Supplied material
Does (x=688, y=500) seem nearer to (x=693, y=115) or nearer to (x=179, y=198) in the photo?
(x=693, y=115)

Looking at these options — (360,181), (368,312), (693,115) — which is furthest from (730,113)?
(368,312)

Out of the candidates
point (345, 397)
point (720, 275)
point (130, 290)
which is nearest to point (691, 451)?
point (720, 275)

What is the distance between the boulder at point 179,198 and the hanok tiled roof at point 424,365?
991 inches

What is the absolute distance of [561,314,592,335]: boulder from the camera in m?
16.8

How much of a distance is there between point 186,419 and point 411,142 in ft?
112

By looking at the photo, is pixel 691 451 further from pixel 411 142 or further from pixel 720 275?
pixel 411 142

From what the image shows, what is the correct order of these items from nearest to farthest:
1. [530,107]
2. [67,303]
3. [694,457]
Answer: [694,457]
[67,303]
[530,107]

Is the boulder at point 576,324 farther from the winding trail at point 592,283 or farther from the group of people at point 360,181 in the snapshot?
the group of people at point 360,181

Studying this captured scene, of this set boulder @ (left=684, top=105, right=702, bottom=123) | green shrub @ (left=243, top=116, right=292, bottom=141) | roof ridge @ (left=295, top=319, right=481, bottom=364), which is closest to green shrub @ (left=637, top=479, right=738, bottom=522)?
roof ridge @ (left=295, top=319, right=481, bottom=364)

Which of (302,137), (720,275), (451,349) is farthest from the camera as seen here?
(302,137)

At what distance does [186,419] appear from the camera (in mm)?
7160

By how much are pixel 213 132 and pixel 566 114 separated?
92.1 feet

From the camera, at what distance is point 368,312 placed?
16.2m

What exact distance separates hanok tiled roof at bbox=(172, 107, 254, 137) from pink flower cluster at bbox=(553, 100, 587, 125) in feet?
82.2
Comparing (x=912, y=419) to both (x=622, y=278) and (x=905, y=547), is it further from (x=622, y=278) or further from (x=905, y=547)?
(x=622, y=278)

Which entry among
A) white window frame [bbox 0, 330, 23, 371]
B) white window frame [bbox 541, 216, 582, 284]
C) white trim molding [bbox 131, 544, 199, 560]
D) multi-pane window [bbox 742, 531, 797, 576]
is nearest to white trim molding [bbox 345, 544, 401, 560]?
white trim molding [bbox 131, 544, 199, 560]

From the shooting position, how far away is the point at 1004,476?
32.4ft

Task prompt
Rewrite all of the material above, changing every "boulder" to "rock" and leaving everything else as it is.

Exercise response
Does (x=688, y=500) seem nearer to (x=693, y=115) or nearer to (x=179, y=198) in the photo?
(x=693, y=115)

Looking at these options — (360,181), (368,312), (693,115) — which is furthest from (730,113)?
(368,312)

Out of the candidates
point (345, 397)
point (720, 275)
point (130, 290)
which is nearest to point (691, 451)?
point (720, 275)

What is the distance between the rock at point 179,198 and the hanok tiled roof at point 424,365?
991 inches

What is the absolute distance of [561,314,592,335]: rock from the camera in m?
16.8

How much of a distance is there between point 186,419 and point 411,142 in ft?
112

By looking at the photo, is pixel 691 451 further from pixel 411 142 or further from pixel 720 275?
pixel 411 142

From what the image shows, what is the correct order of these items from nearest to farthest:
1. [530,107]
2. [67,303]
3. [694,457]
Answer: [694,457]
[67,303]
[530,107]

Is the rock at point 576,324 farther from the winding trail at point 592,283 or farther from the group of people at point 360,181 in the snapshot?
the group of people at point 360,181

Studying this captured scene, of this set rock @ (left=684, top=105, right=702, bottom=123) | green shrub @ (left=243, top=116, right=292, bottom=141) | roof ridge @ (left=295, top=319, right=481, bottom=364), which is closest to green shrub @ (left=637, top=479, right=738, bottom=522)?
roof ridge @ (left=295, top=319, right=481, bottom=364)

Which of (302,137), (720,275), (451,349) is farthest from the camera as seen here?
(302,137)

At what distance does [186,419] appear from the camera (in mm)?
7160

By how much are pixel 213 132 and pixel 566 114 separated?
92.1 feet

From the camera, at what distance is point 368,312 placed?
16.2m

What exact distance separates hanok tiled roof at bbox=(172, 107, 254, 137) from pink flower cluster at bbox=(553, 100, 587, 125) in feet?
82.2
Comparing (x=912, y=419) to both (x=622, y=278) and (x=905, y=547), is it further from (x=622, y=278) or further from (x=905, y=547)?
(x=622, y=278)

Which entry among
A) white window frame [bbox 0, 330, 23, 371]
B) white window frame [bbox 541, 216, 582, 284]
C) white trim molding [bbox 131, 544, 199, 560]
D) multi-pane window [bbox 742, 531, 797, 576]
is nearest to white trim molding [bbox 345, 544, 401, 560]?
white trim molding [bbox 131, 544, 199, 560]

From the shooting position, how far away is the point at 1004,476?
32.4ft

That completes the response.